McGraw-Hill doesn't list every proposed theme day. "We turn down days that are obviously made up on the spot," says McGuire, "days that are clearly just commercial ... with nothing the general public can enjoy, days from wackos ... and days that are too similar to existing days."
And does the Internet make it easier to compile Chase's Calendar every year, or more difficult? "Both!" McGuire says. "The Internet just makes our life more colorful, I guess. But since the Internet is more focused on the 'now,' it makes Chase's still relevant because we focus on 'tomorrow'."
For those who blame Hallmark for manufacturing holidays just to sell cards, the greeting card company responds on its website: "While we're honored that people so closely link the Hallmark name with celebrations and special occasions, we can't take credit for creating holidays. Congressional resolutions, proclamations, religious observances, cultural traditions, and grassroots leadership by ordinary people create these special days. It's really the public who gives occasions like Valentine's Day, Mother's Day and Father's Day widespread acceptance as celebration events."
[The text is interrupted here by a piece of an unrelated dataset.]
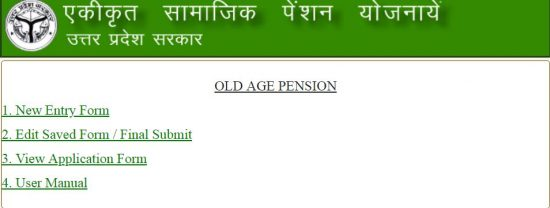 old age pension UP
However, Hallmark — and countless other folks — do take advantage of the 20 or so annual holidays recognized by most Americans.
National Hug A Journalist Moment?
The first published Chase's Calendar, for the year 1958, was 32 pages containing 364 entries. Today the list is 752 pages with more than 12,000 entries.
Has all of this month/week/day naming gotten out of hand? Sheila Cicchi doesn't think so.
Cicchi, who lives in the suburbs of Washington, D.C., also keeps track of special days of observance on her website, Brownielocks.com. Her compilation has grown considerably since she began in 1999. She updates the year's worth of observances every October.
"I have no issues with the volume of awareness or appreciation days," Cicchi says. "I have an issue with the validity of them. I know the public wants more silly ones to exist, which I think is one reason why there are so many that are fake and made up online."
But, she says, whether the theme or awareness days are for something silly or something more somber "I think they're fun and help us all stop and appreciate life."
And as time continues to contract, everything moves faster and faster and the national attention span gets shorter and shorter, surely we will eventually be celebrating shorter increments — hours, minutes, seconds. Stay tuned for National Robot Rust Awareness Hour and Extraterrestrial Appreciation Minute.
So, rather than call for a National Theme Day Appreciation Day, maybe we should make it a National Theme Day Appreciation Nanosecond.
OK. Celebration is over. Back to work.